» **Records provided**:
########

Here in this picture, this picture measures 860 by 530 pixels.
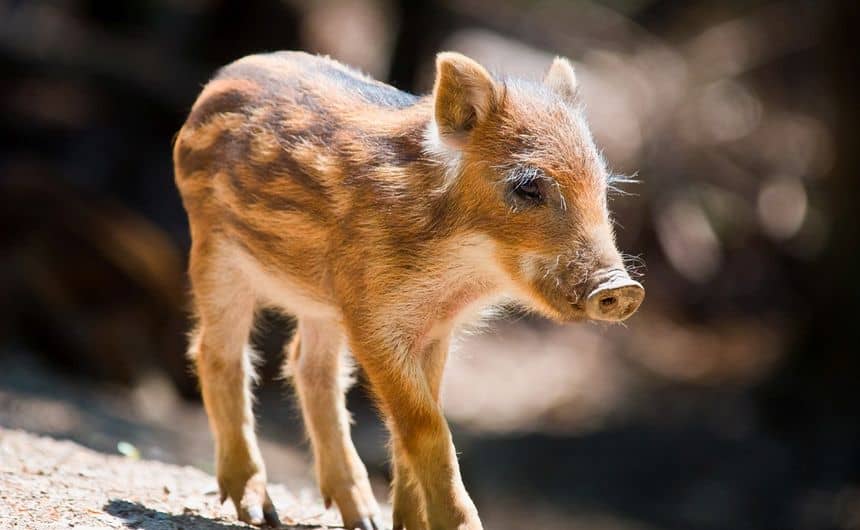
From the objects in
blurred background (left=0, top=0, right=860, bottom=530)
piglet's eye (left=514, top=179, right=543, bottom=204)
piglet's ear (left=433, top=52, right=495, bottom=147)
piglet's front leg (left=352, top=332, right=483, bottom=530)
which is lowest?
blurred background (left=0, top=0, right=860, bottom=530)

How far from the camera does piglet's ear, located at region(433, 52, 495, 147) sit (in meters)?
4.61

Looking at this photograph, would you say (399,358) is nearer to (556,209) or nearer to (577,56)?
(556,209)

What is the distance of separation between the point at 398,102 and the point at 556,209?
3.25ft

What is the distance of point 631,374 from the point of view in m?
13.3

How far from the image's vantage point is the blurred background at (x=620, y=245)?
1060 centimetres

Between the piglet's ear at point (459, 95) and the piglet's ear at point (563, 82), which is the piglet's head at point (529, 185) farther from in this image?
the piglet's ear at point (563, 82)

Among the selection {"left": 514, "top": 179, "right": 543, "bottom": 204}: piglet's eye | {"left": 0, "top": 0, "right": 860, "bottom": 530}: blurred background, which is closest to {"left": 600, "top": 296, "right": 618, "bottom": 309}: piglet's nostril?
{"left": 514, "top": 179, "right": 543, "bottom": 204}: piglet's eye

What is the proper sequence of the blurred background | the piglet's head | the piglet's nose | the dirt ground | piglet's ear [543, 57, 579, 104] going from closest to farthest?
the piglet's nose < the piglet's head < the dirt ground < piglet's ear [543, 57, 579, 104] < the blurred background

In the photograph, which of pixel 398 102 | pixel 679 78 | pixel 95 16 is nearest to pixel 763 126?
pixel 679 78

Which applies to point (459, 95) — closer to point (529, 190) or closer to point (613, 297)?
point (529, 190)

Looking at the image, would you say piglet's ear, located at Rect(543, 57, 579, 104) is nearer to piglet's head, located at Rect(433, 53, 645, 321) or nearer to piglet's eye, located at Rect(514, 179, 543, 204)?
piglet's head, located at Rect(433, 53, 645, 321)

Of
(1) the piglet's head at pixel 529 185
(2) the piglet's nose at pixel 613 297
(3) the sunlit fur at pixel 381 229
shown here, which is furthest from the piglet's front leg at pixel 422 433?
(2) the piglet's nose at pixel 613 297

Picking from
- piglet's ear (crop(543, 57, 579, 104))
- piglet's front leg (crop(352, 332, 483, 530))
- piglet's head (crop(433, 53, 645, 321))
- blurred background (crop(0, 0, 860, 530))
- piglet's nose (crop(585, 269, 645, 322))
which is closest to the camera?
piglet's nose (crop(585, 269, 645, 322))

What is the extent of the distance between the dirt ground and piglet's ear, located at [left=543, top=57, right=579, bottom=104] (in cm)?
201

########

» **Instruction**: Update the lines starting at the one containing "What is the distance of separation" and ending at the one containing "1060 centimetres", changing "vantage point" to "viewpoint" and leaving all else as it stands. Return only those lines.

» **Final result**:
What is the distance of separation between the point at 398,102 and the point at 556,209?
3.25ft

What is the distance of point 631,374 from the point of view in m?
13.3

How far from the image's viewpoint is the blurred background at (x=620, y=245)?
1060 centimetres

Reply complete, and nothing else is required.